Il nostro presepe vivo - La grotta
perché non c’era posto per loro nell’albergo (Luca 2,7)
Tra le nostre macerie
A un soffio dal Natale fissiamo le case distrutte di Ravanusa, 8 le vittime accertate. Sembra un attacco mirato per sgretolare il fondamento di questa festa. Sotto le macerie di Ravanusa c’è un bambino che doveva nascere, sua madre e suo padre. Una sacra famiglia uccisa.
O tutto crolla o Qualcuno tiene tutto. Che Dio sia nato in una grotta resta un paradosso. Ma è l’unica cornice che abbraccia anche questa tragica vicenda senza toglierne un frammento di dolore. Non c’era posto per loro nell’albergo. Non siamo al riparo, al sicuro – non ha voluto esserlo neppure Gesù Bambino.
Il cielo sottoterra
Chesterton scrisse ne L’uomo eterno che il Natale è la festa del cielo che finisce sottoterra, proprio perché la grotta (o capanna) è un luogo al di ‘sotto’ della visibilità, nei margini ma anche nascosto.
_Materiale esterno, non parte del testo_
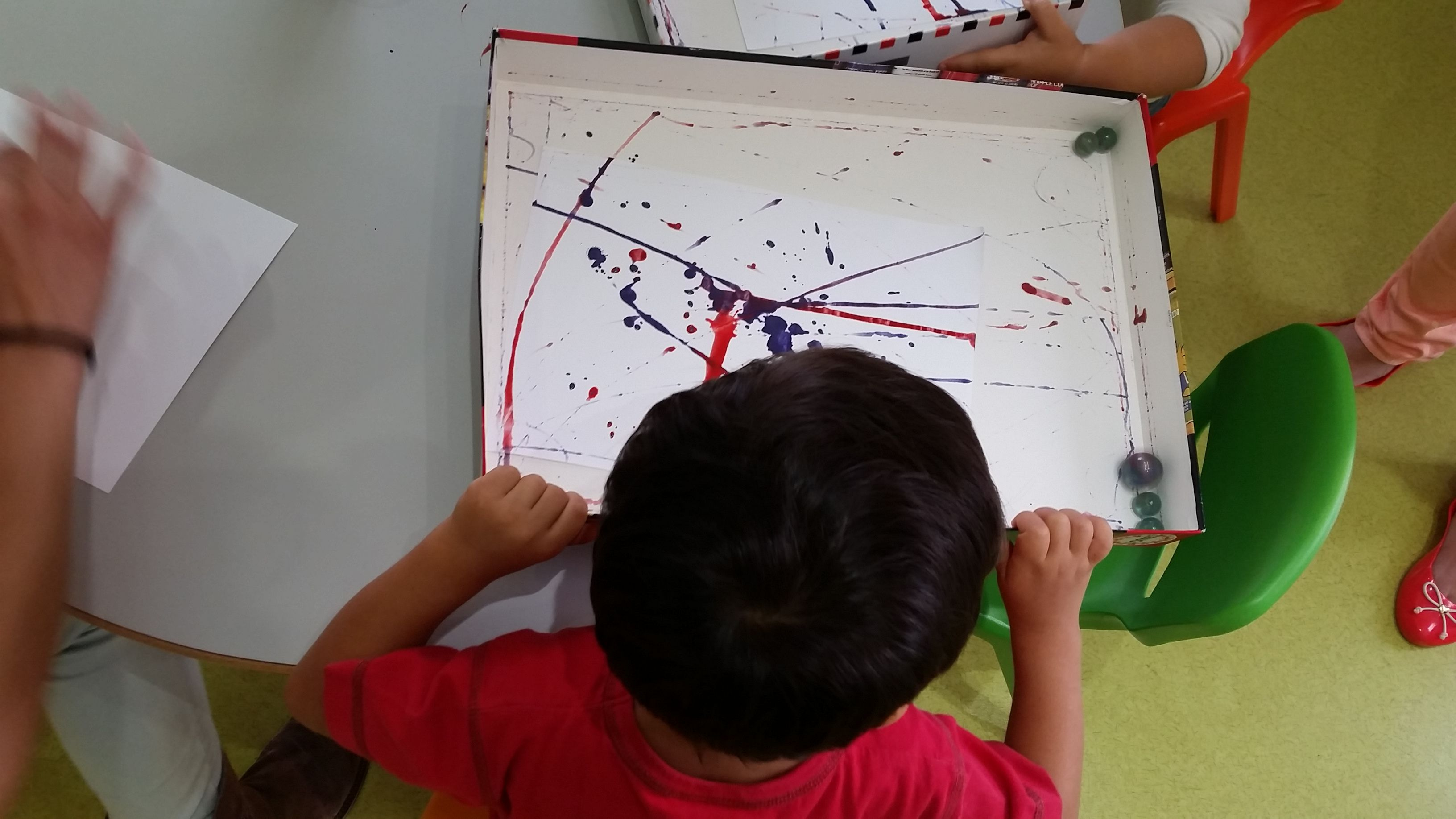 Pintura com berlindes - Painting with marbles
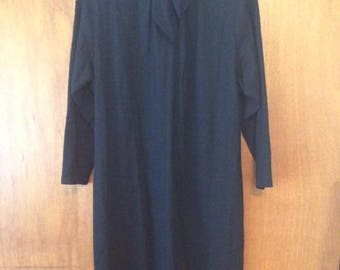 Vintage Women's Tom and Linda Platt Studio Black Wool Dress 14 Tie Neck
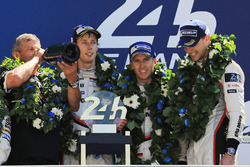 Podium: race winners Timo Bernhard, Earl Bamber, Brendon Hartley, Porsche Team, Fritz Enzinger, Head of Porsche LMP1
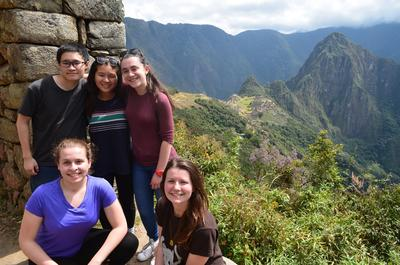 Volunteers visiting Machu Pichu on a weekend trip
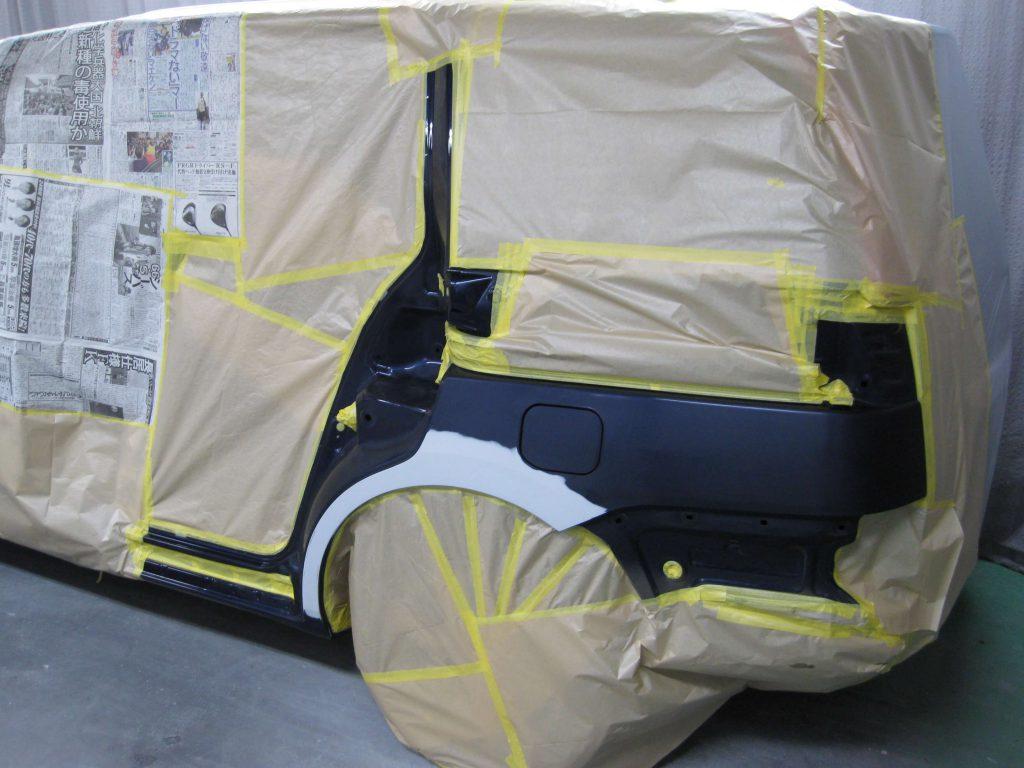 トヨタ・アイシス、クォーターパネル塗装前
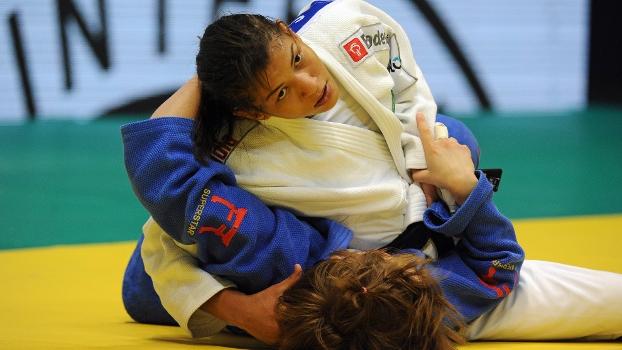 Sarah Menezes venceu três lutas e avançou à semifinal do Mundial de judô, no Maracanãzinho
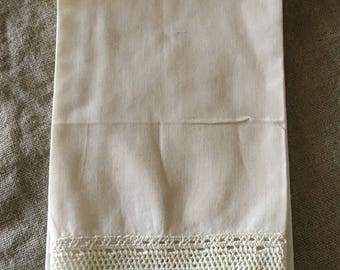 Beautiful VINTAGE hand embroidered guest towel  My vintage home / vintage decor.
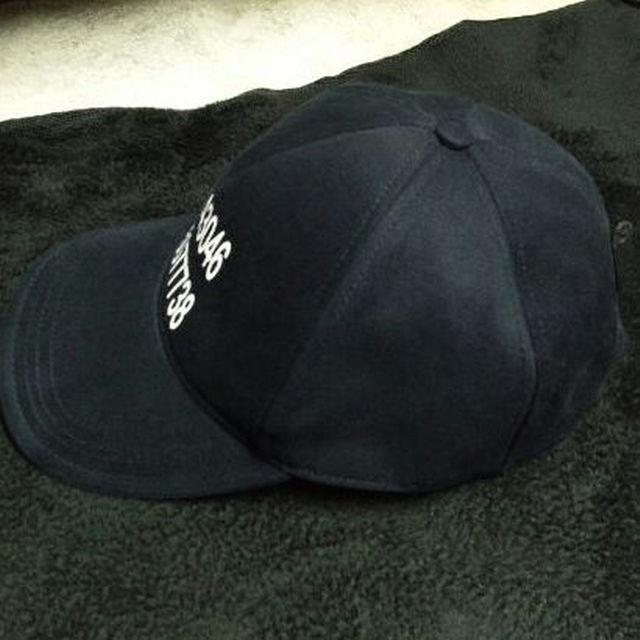 ZARA(ザラ)のZARA MANスナップバックキャップ ロンハーマンyeezyエルビラ メンズの帽子(その他)の商品写真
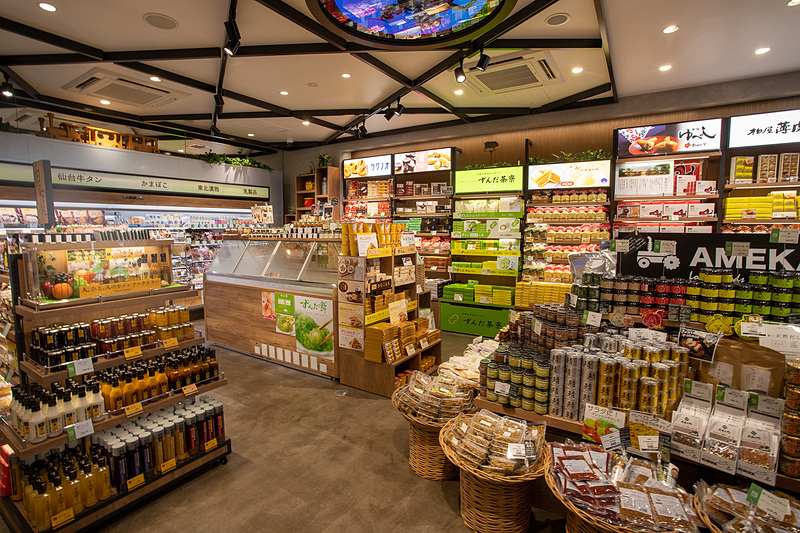 旬撰倶楽部の店舗デザインは「Gensler(ゲンスラー)という世界に48か所の事務所を持つグローバルなデザイン事務所が手がけている。商品だけでなく店舗デザインも見どころだ。天井にはモニターが埋めこまれ東北の風景などが映される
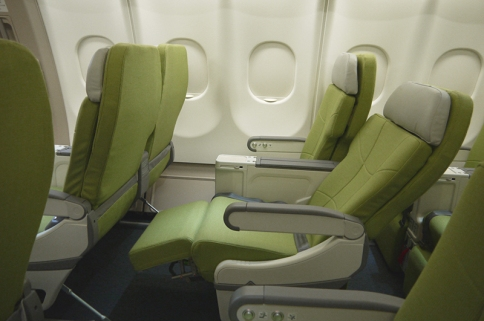 skymark-330-seatrecline1-s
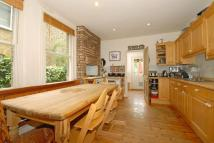 4 bedroom Terraced property for sale in Queenswood Road...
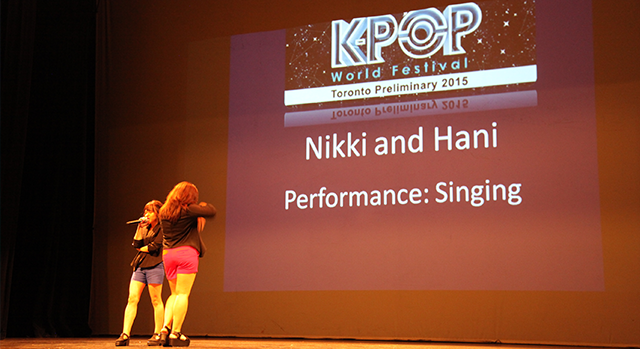 K-POP World Festival Toronto - Nikki & Hani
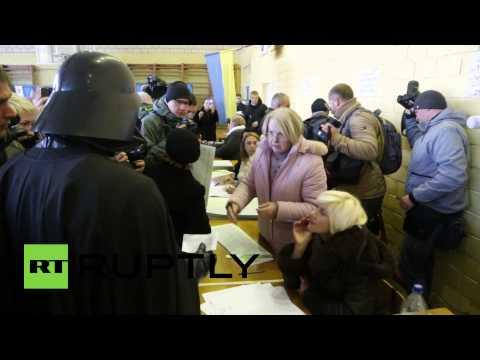 Ucrania: candidato Darth Vader fue impedido de votar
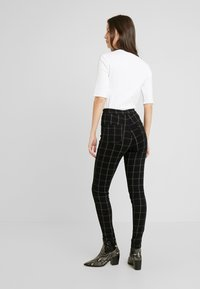 Missguided - VICE CHECKED HIGHWAISTED - Skinny-Farkut - black - 3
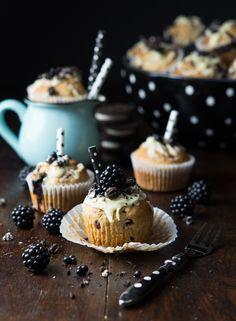 Oreo Brombeer Muffins + Food Fotografie Tipps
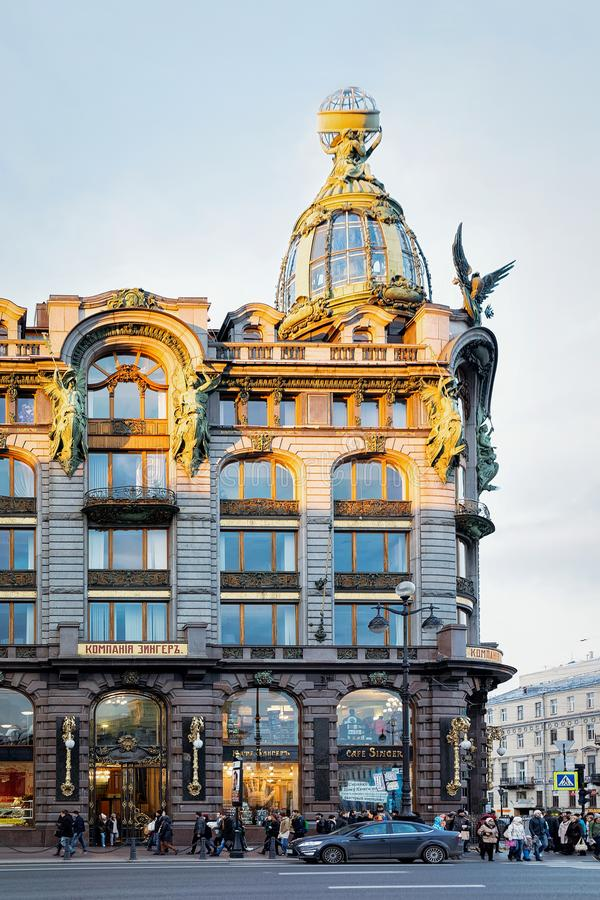 Toeristen bij Zinger-Huis op Nevsky-Vooruitzichtweg in St. Petersburg, Rusland royalty-vrije stock foto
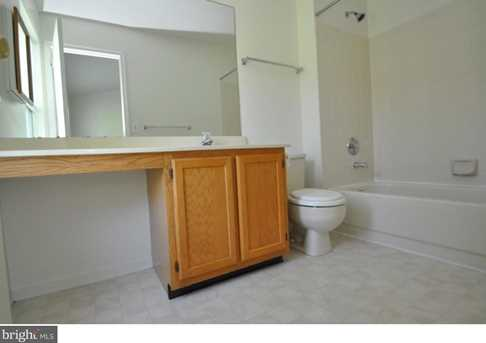 504 Lindsley Court - Photo 14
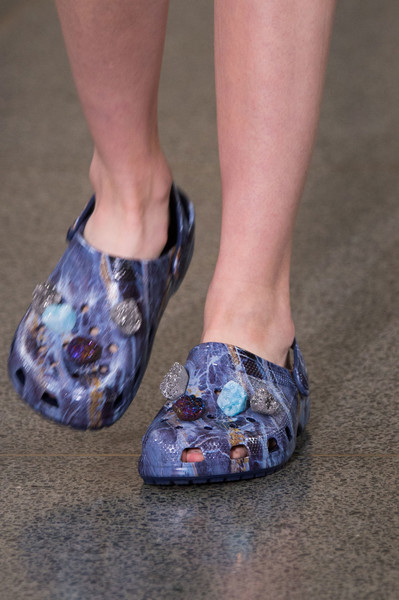 Кристофер Кейн туфли на неделе моды в Лондоне 2017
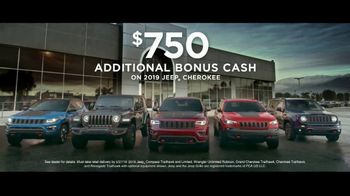 Jeep Memorial Day Sales Event TV Spot, 'This Is the Legend' Song by The Kills [T2] - Thumbnail 7
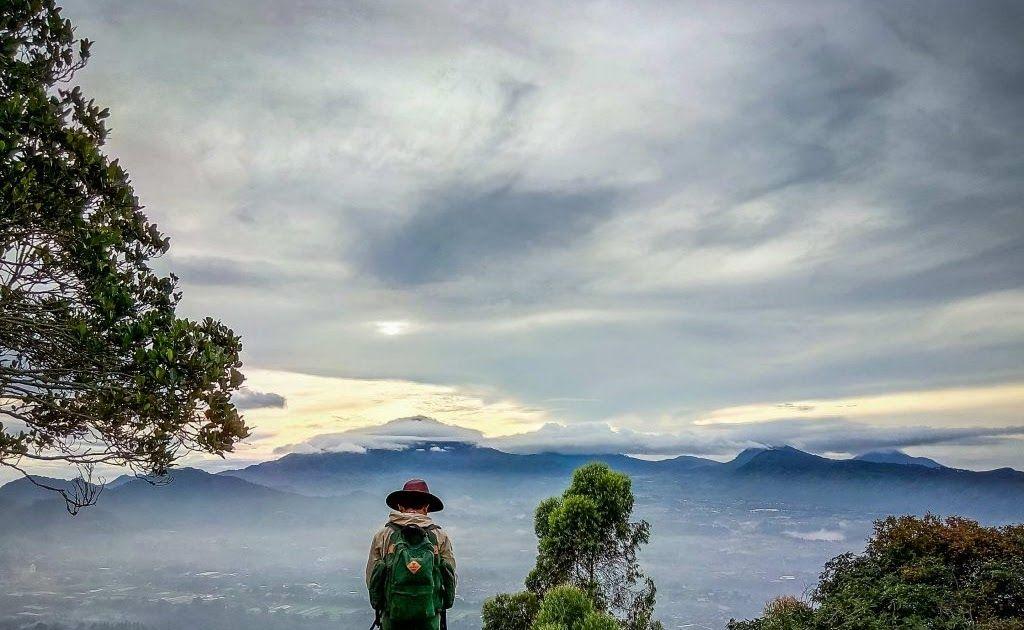 13 Pemandangan Alam Jawa Barat Menikmati Sunrise Di Gunung Putri Lembang Tour Bandung Download Cari Wisata Alam Di Jawa Barat Kenapa Di 2020 Pemandangan Alam Ubud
Venne ad abitare in mezzo a noi, sì, ma un po’più in basso. La grotta o capanna del presepe è segno di un Dio che si fa vulnerabile e vive nelle nostre parti precarie, nei luoghi che vanno in pezzi – nei nostri cuori che vanno in pezzi. La sua culla sono le nostre parti meno solide, dove le fondamenta cedono. Dio nasce accanto a noi quando siamo lontani da ogni albergo, da ogni rifugio, da ogni specie di protezione. Solo Lui, nascendo in un riparo improvvisato, poteva metterci in salvo.
Lontano dall’ipotesi che fu piantata a Betlemme, anche i fatti di Ravanusa sono preda facile della disperazione e delle recriminazioni.
Ravanusa, terzo giorno di scavi e pianti
E’ trascorsa anche la terza notte di lavoro per i Vigili del Fuoco in servizio ininterrotto tra le macerie di Ravanusa, nell’Agrigentino. Quattro palazzine crollate e tre sventrate. Otto vittime. Due donne tratte in salvo. E si cercano ancora due dispersi, Calogero e Giuseppe Carmina, padre e figlio.
Si comincia a indagare sulle cause che hanno generato l’esplosione dello scorso sabato sera.